Refactoring - a PHP demo becomes a production page
Archive - Originally posted on "The Horse's Mouth" - 2008-09-12 15:05:19 - Graham Ellis"Refactoring" is a term that I've come across in Extreme Programming, but it's also a relevant topic to consider through the life cycle of any software. Perhaps I had better give a definition ....
Refactoring - the updating / alteration of software or systems, usually done in order to take into account a changing requirement.
A couple of years ago, I wrote a little demonstration during a course that took our daily web site log file, analysed it,and reported on the most popular pages on our web site. In those days, the daily log files were around 2 Mbytes each but that has now risen dramatically - it's been over 30 Mbytes per day for the last 3 days, and that means that techniques that I used in my initial demonstration - quick and easy to write, but relatively slow to run - are no longer totally appropriate.
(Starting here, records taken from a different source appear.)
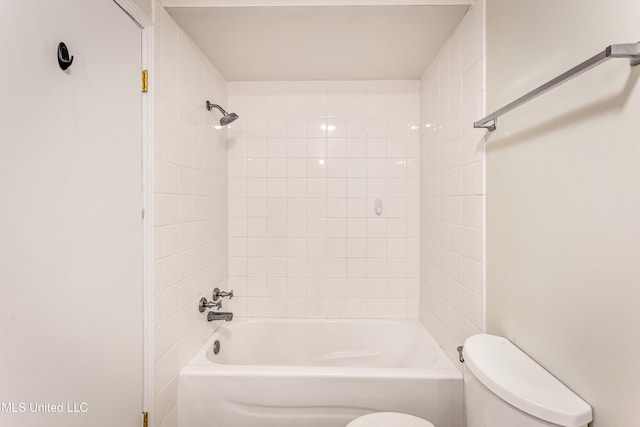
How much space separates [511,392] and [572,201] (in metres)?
0.52

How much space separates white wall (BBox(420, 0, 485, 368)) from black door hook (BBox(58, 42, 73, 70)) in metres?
1.45

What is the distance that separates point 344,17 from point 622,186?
128 cm

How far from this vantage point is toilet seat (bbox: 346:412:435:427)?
1.16m

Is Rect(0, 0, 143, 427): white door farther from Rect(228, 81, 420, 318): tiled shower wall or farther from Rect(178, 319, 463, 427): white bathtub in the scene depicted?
Rect(228, 81, 420, 318): tiled shower wall

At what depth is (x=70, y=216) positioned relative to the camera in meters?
0.85

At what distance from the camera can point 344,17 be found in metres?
1.42

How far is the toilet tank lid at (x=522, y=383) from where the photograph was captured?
2.32 feet

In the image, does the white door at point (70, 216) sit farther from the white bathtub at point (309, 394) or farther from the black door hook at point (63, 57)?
the white bathtub at point (309, 394)

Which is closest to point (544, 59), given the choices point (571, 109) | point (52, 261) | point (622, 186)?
point (571, 109)

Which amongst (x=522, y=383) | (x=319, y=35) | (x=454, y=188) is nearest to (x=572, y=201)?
(x=522, y=383)

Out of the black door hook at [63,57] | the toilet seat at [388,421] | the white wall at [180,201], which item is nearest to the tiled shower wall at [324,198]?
the white wall at [180,201]

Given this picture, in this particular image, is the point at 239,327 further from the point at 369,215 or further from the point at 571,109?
the point at 571,109

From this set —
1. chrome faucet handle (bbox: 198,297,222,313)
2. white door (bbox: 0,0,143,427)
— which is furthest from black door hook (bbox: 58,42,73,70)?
chrome faucet handle (bbox: 198,297,222,313)

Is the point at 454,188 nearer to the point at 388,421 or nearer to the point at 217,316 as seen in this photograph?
the point at 388,421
And at the same time as the data increasing, I've extended the program's output from a demonstration of reporting the most popular pages into a much more thorough analysis of web server accesses - looking at accesses to our web server by country, and also what proportion of our traffic is from robots. All of which has meant refactoring the code as it has progressed - an ongoing process .... Today, it's a page that provides us with a whole lot of information about our most visited pages.
What are some of the aspects involved?
a) Moving from a "recalculate everything each time" type operation to one where elements of caching are involved. This is at two levels.
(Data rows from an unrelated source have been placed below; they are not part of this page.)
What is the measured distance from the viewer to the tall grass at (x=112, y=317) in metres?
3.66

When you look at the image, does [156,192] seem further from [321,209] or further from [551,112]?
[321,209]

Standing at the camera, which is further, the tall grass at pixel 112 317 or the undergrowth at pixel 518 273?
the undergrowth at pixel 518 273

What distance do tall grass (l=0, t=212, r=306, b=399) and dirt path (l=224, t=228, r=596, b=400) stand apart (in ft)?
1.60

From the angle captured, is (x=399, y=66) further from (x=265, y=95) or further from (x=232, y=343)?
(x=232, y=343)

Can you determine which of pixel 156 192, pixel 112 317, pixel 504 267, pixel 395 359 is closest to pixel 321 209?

Firstly, within each analysis - once we have identified a visiting IP to be from a particular country and calculated whether or not it's a spider, we retain that information through the rest of the file analysis on the basis that the IP address cannot move country against our fixed lookup scheme, and that it's very improbable that the same IP would be used for both a regular visitor and a spider.
Secondly (And not yet implemented as I write), there is little point in repeating the analysis many times each day for a log file that turns over in the middle of each night. Better to store the results of analysing the huge file and read the analysis results to produce the report that to re-analyse every time. Do note, though, that we don't produce a static file we can simply save as our script does allow a variety of parameters to be passed to it to tailor the report.
b) Breaking out data to include files. Early on in the life of our script, we added a few lines of code to test the browser - to see if the user agent string contained something like "MSIE" in which cas we could identify the visitor as being Microsoft Internet Explorer. That same logic is also shared by our recent visitors page.
By moving the table of browsers out into a separate file, we can now include an ever expanding and changing table of browser strings from a single source in both applications - and can indeed easily update it to provide further browser data without having to change several files that it's hidden in the middle of.
c) Moving from efficiency of coding to efficiency of running. For the analysis of a small data file, a simple set of regular expression matches to work out which user agent is a robot, and which is a real user, sufficed. But that gets very slow - especially where there's likely to be a very large number of different strings. The code has been modified to use a much faster strpos to identify certain common browsers without the need for a regular expression at all ... all meaning that the work can be done within the time the user would expect to be taken for a web page refresh.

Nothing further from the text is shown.